> **Work instructions**
Output every entry exactly as written, skipping any pictures.

Dataset records
################

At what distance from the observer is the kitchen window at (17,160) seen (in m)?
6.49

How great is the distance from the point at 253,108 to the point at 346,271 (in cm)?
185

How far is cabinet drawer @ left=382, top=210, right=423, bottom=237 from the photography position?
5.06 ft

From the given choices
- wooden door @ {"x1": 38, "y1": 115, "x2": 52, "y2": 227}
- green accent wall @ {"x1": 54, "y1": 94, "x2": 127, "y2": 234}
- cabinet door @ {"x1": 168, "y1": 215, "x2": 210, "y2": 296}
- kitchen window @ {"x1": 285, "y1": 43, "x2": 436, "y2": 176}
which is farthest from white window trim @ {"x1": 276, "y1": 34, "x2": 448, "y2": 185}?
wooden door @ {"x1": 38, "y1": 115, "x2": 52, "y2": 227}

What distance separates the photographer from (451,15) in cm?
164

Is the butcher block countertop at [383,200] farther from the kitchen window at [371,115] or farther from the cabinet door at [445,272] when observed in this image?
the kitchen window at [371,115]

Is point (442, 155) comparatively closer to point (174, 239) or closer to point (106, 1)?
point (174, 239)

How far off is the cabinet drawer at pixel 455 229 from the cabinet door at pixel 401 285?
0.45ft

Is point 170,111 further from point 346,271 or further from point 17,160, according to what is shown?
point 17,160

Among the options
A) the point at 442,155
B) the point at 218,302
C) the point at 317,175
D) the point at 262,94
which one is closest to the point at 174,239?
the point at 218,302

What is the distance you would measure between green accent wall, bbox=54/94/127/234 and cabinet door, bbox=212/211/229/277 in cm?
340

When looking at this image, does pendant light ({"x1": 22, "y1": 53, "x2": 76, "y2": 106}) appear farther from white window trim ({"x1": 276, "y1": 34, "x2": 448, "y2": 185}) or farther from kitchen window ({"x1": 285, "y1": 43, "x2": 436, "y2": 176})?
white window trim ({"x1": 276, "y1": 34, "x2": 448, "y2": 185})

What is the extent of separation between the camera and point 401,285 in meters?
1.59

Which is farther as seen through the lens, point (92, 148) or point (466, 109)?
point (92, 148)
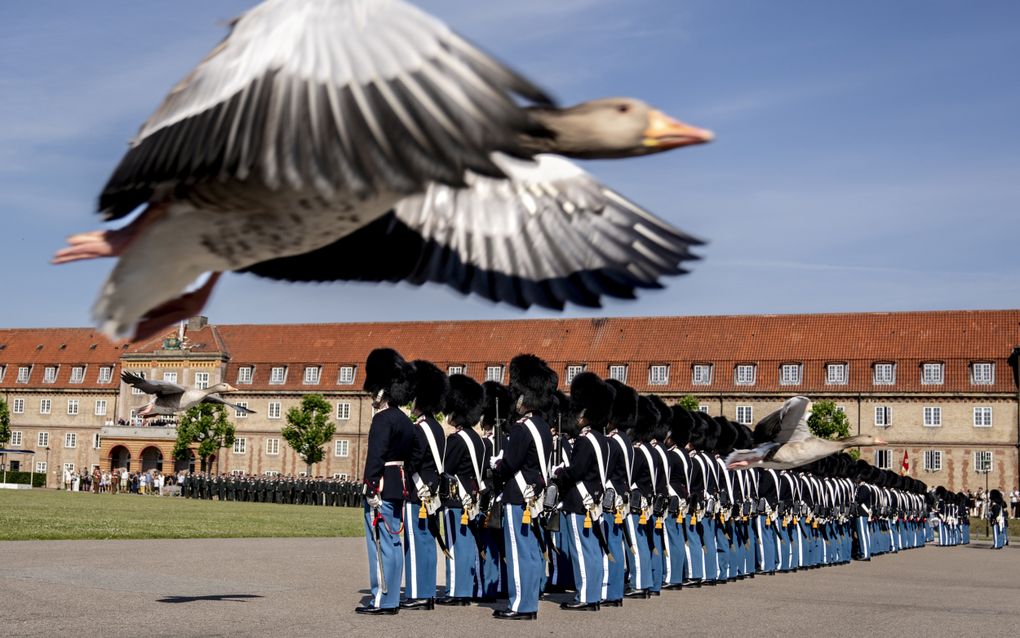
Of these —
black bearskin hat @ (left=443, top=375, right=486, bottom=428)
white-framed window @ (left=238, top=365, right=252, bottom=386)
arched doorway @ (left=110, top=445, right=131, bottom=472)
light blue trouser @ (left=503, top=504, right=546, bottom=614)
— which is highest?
white-framed window @ (left=238, top=365, right=252, bottom=386)

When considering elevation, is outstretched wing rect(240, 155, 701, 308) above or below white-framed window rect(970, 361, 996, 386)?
below

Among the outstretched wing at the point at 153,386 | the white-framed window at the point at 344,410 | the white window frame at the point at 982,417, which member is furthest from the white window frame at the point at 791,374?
the outstretched wing at the point at 153,386

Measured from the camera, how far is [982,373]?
72625 mm

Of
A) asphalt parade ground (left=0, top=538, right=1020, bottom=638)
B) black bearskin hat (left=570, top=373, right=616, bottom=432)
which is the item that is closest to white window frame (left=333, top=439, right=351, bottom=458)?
asphalt parade ground (left=0, top=538, right=1020, bottom=638)

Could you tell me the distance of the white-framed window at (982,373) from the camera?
72250mm

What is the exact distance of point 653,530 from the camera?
16.3 m

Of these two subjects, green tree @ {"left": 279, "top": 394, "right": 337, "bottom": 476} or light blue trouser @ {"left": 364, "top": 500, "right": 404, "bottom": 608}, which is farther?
green tree @ {"left": 279, "top": 394, "right": 337, "bottom": 476}

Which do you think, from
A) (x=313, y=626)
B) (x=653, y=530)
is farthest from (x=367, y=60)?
(x=653, y=530)

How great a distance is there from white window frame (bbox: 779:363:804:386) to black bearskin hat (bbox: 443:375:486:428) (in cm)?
6432

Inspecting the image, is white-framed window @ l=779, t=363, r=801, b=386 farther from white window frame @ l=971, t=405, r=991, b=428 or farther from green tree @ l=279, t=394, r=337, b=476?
green tree @ l=279, t=394, r=337, b=476

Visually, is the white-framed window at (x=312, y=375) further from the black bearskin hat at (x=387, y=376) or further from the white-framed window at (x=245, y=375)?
the black bearskin hat at (x=387, y=376)

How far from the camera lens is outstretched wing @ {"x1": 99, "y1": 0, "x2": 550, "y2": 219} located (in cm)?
142

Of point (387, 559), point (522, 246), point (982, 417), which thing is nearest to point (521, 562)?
point (387, 559)

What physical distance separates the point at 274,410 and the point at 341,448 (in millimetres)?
5658
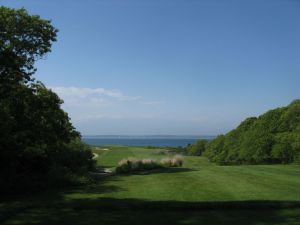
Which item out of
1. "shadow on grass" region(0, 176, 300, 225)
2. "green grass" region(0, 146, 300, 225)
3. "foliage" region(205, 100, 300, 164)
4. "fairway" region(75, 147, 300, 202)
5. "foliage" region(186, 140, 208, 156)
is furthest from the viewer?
"foliage" region(186, 140, 208, 156)

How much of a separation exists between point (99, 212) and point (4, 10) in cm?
993

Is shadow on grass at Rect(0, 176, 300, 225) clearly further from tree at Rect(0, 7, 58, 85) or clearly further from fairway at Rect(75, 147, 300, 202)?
tree at Rect(0, 7, 58, 85)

################

> **Exercise solution**
At what distance from the observer is the kitchen window at (17,160) seen (in m)?
6.49

How great is the distance from the point at 253,108 to the point at 346,271 (in cm)?
185

How far is cabinet drawer @ left=382, top=210, right=423, bottom=237 from the photography position?
5.06 ft

From the given choices
- wooden door @ {"x1": 38, "y1": 115, "x2": 52, "y2": 227}
- green accent wall @ {"x1": 54, "y1": 94, "x2": 127, "y2": 234}
- cabinet door @ {"x1": 168, "y1": 215, "x2": 210, "y2": 296}
- kitchen window @ {"x1": 285, "y1": 43, "x2": 436, "y2": 176}
which is farthest from white window trim @ {"x1": 276, "y1": 34, "x2": 448, "y2": 185}?
wooden door @ {"x1": 38, "y1": 115, "x2": 52, "y2": 227}

What distance separates the photographer from (451,15) in cm?
164

Is the butcher block countertop at [383,200] farther from the kitchen window at [371,115] or farther from the cabinet door at [445,272] when observed in this image?
the kitchen window at [371,115]

Is point (442, 155) comparatively closer to point (174, 239) or closer to point (106, 1)?
point (174, 239)

How far off is the cabinet drawer at pixel 455 229 from the cabinet door at pixel 401 285?
0.45ft

Is point 170,111 further from point 346,271 or further from point 17,160, according to what is shown?
point 17,160

Among the options
A) the point at 442,155
B) the point at 218,302
C) the point at 317,175
D) the point at 262,94
which one is closest to the point at 174,239?
the point at 218,302

What is the distance you would measure between green accent wall, bbox=54/94/127/234 and cabinet door, bbox=212/211/229/277 in cm?
340

When looking at this image, does pendant light ({"x1": 22, "y1": 53, "x2": 76, "y2": 106}) appear farther from white window trim ({"x1": 276, "y1": 34, "x2": 448, "y2": 185}) or farther from kitchen window ({"x1": 285, "y1": 43, "x2": 436, "y2": 176})?
white window trim ({"x1": 276, "y1": 34, "x2": 448, "y2": 185})

What is the extent of separation between the camera and point 401,285 in meters?
1.59

Which is farther as seen through the lens, point (92, 148) or point (466, 109)?
point (92, 148)
Of these —
black bearskin hat @ (left=443, top=375, right=486, bottom=428)
white-framed window @ (left=238, top=365, right=252, bottom=386)
arched doorway @ (left=110, top=445, right=131, bottom=472)
light blue trouser @ (left=503, top=504, right=546, bottom=614)
— which is highest?
white-framed window @ (left=238, top=365, right=252, bottom=386)

When considering elevation, is outstretched wing rect(240, 155, 701, 308) above or below white-framed window rect(970, 361, 996, 386)?
below

Among the outstretched wing at the point at 153,386 | the white-framed window at the point at 344,410 | the white window frame at the point at 982,417, which member is furthest from the white window frame at the point at 791,374?
the outstretched wing at the point at 153,386

Measured from the camera, how far is [982,373]?
72625 mm

Of
A) asphalt parade ground (left=0, top=538, right=1020, bottom=638)
B) black bearskin hat (left=570, top=373, right=616, bottom=432)
which is the item that is closest to white window frame (left=333, top=439, right=351, bottom=458)?
asphalt parade ground (left=0, top=538, right=1020, bottom=638)

Could you tell me the distance of the white-framed window at (982,373) from the camera?
72250mm

What is the exact distance of point 653,530 from the camera?
16.3 m

Of these two subjects, green tree @ {"left": 279, "top": 394, "right": 337, "bottom": 476} or light blue trouser @ {"left": 364, "top": 500, "right": 404, "bottom": 608}, which is farther?
green tree @ {"left": 279, "top": 394, "right": 337, "bottom": 476}

Which do you think, from
A) (x=313, y=626)
B) (x=653, y=530)
is farthest from (x=367, y=60)?
(x=653, y=530)

How great a distance is there from white window frame (bbox: 779:363:804:386) to black bearskin hat (bbox: 443:375:486:428) (in cm)?
6432

Inspecting the image, is white-framed window @ l=779, t=363, r=801, b=386 farther from white window frame @ l=971, t=405, r=991, b=428 or farther from green tree @ l=279, t=394, r=337, b=476?
green tree @ l=279, t=394, r=337, b=476

Visually, is the white-framed window at (x=312, y=375) further from the black bearskin hat at (x=387, y=376) or further from the white-framed window at (x=245, y=375)?
the black bearskin hat at (x=387, y=376)

How far from the camera lens is outstretched wing @ {"x1": 99, "y1": 0, "x2": 550, "y2": 219} located (in cm)?
142

Of point (387, 559), point (522, 246), point (982, 417), which thing is nearest to point (521, 562)?
point (387, 559)

What physical distance separates the point at 274,410 and the point at 341,448 (in millimetres)?
5658
Which item out of
1. "shadow on grass" region(0, 176, 300, 225)
2. "green grass" region(0, 146, 300, 225)
3. "foliage" region(205, 100, 300, 164)
4. "fairway" region(75, 147, 300, 202)
5. "foliage" region(186, 140, 208, 156)
is furthest from the viewer?
"foliage" region(186, 140, 208, 156)

How much of a separation exists between point (99, 212) and point (4, 10) in cm?
993

Is shadow on grass at Rect(0, 176, 300, 225) clearly further from tree at Rect(0, 7, 58, 85) or clearly further from fairway at Rect(75, 147, 300, 202)?
tree at Rect(0, 7, 58, 85)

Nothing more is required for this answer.